PASSAGE TO READ section start

Radiation therapy is highly effective at killing cancer cells but also kills healthy cells, causing serious side effects and limiting treatment. Research is underway to improve radiation treatment and make it more precise.
There is a great deal of exciting research underway in Ontario and around the world to further improve radiation treatment and make it more precise, yet the clinical trials needed to bring these new practices and technologies to patients can be difficult to get started and take a long time to run, limiting their benefit for those in immediate need and delaying the wider adoption of new treatments.
Dr. David Palma, a radiation oncologist at the London Health Sciences Centre and OICR Clinician-Scientist, formed the Canadian Pulmonary Radiotherapy Investigators Group (CAPRI) in 2015 to smash the bottleneck in radiation oncology clinical trials and get more radiation treatments to patients sooner.

PASSAGE TO READ section end

BRIEF A —
Summarize the passage on radiation therapy research in two sentences.
BRIEF B —
From the passage on radiation therapy research, transcribe the part starting with "Radiation therapy is" and going on through "it more precise.".
BRIEF C —
Write the next part of the passage on radiation therapy research, picking up after its final sentence.

RECORDS SHOWN section start

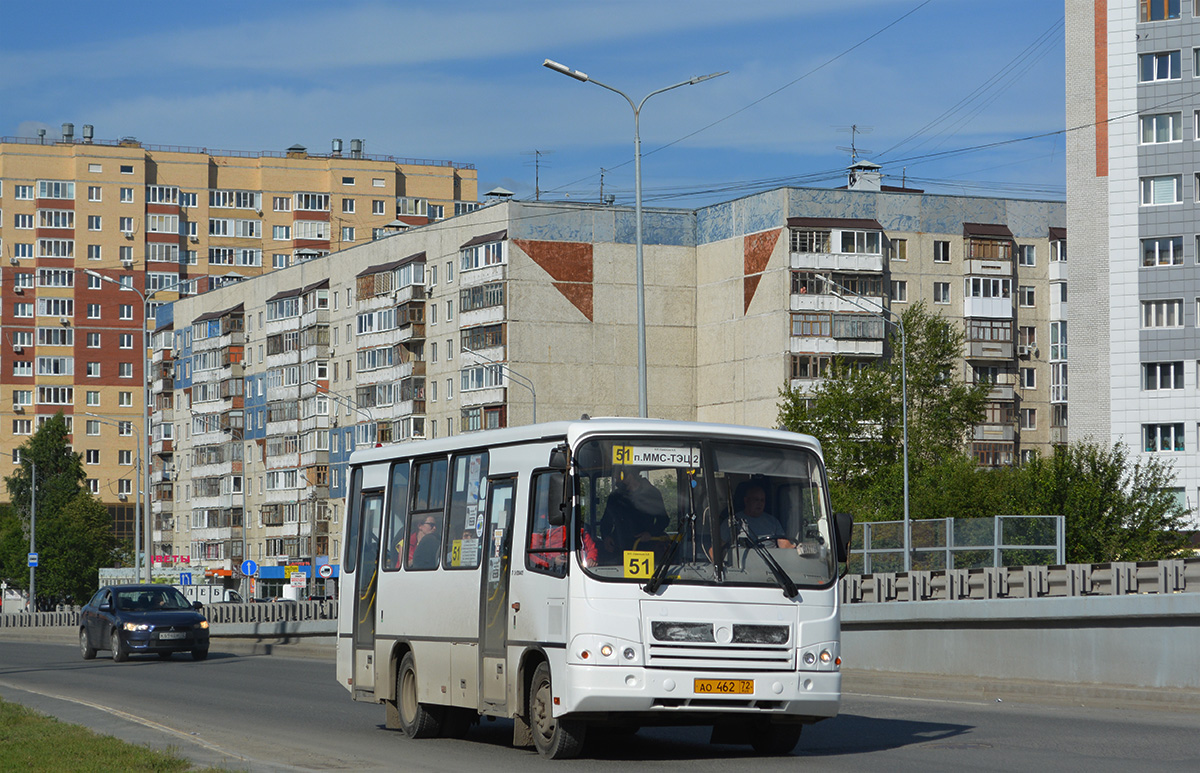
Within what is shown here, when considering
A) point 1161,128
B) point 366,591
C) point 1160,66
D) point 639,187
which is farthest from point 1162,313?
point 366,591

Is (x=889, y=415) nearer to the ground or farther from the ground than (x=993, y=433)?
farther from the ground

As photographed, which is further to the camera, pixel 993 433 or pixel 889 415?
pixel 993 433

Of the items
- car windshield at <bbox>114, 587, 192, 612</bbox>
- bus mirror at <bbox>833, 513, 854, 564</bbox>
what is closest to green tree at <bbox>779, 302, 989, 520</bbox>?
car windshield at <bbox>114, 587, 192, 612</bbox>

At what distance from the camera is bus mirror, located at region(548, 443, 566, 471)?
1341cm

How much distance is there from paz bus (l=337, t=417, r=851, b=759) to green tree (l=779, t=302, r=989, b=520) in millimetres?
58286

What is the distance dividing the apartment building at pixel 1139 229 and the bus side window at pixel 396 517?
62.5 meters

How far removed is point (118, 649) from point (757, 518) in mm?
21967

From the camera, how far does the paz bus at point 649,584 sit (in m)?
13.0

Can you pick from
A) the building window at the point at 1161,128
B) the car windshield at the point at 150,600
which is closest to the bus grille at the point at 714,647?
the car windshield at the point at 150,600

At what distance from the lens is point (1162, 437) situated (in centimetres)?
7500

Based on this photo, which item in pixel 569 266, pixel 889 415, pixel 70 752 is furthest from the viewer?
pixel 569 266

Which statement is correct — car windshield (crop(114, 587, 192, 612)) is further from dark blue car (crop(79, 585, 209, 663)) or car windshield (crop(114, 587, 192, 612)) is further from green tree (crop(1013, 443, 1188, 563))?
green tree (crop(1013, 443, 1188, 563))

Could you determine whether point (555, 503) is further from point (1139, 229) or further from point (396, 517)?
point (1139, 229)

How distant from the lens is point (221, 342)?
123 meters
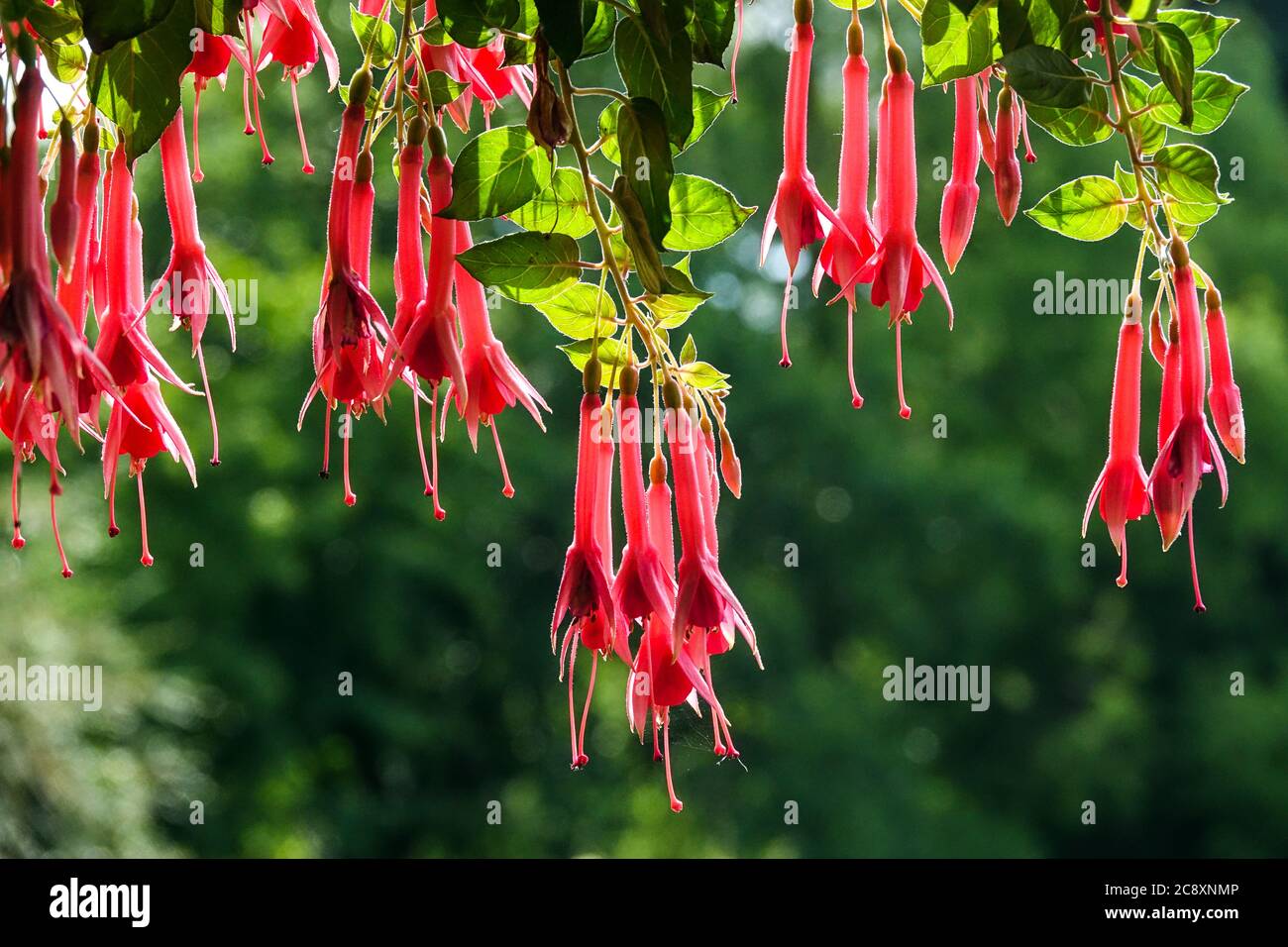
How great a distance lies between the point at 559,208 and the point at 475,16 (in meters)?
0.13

RECORDS SHOWN section end

ANSWER AREA A —
Radiation therapy kills cancer cells effectively but also destroys healthy cells, and research in Ontario and elsewhere aims to make it more precise, though the clinical trials needed to bring such advances to patients are hard to start and slow to run. To break this bottleneck and get new radiation treatments to patients sooner, Dr. David Palma formed the Canadian Pulmonary Radiotherapy Investigators Group (CAPRI) in 2015.

ANSWER AREA B —
Radiation therapy is highly effective at killing cancer cells but also kills healthy cells, causing serious side effects and limiting treatment. Research is underway to improve radiation treatment and make it more precise.

ANSWER AREA C —
It can be hard to get radiotherapy trials up and running because often it’s a technology or ‘therapy design’ being evaluated and not a new product. “Unlike with new drugs or medical devices, researchers looking to run radiotherapy trials cannot rely on the funding of producers to conduct clinical trials”, explains Palma. Another factor is that these trials can take a lot of time. “By the time you complete the trial and analyze the results, it is often more than a decade,” he says. “And by then, the technologies have changed again”.
CAPRI is using a three-pronged approach to bring more radiation trials to lung cancer patients. It provides financial support for up to five trials at a time, accelerates the time from when a trial is proposed to when it is launched with a streamlined application process and strict timelines, and encourages smaller cancer centres to participate in CAPRI trials.
We also aim to have the study protocol written within three months and to open the trial six months after that, so even before the trial starts we are saving one or two years - Dr. David Palma
“By having experts in lung cancer treatment review grant applications, we do away with the need for a typical 10 to 15-page submission. Their understanding of the underlying science means that researchers need only submit a summary of their study,” says Palma. “We also aim to have the study protocol written within three months and to open the trial six months after that, so even before the trial starts we are saving one or two years.”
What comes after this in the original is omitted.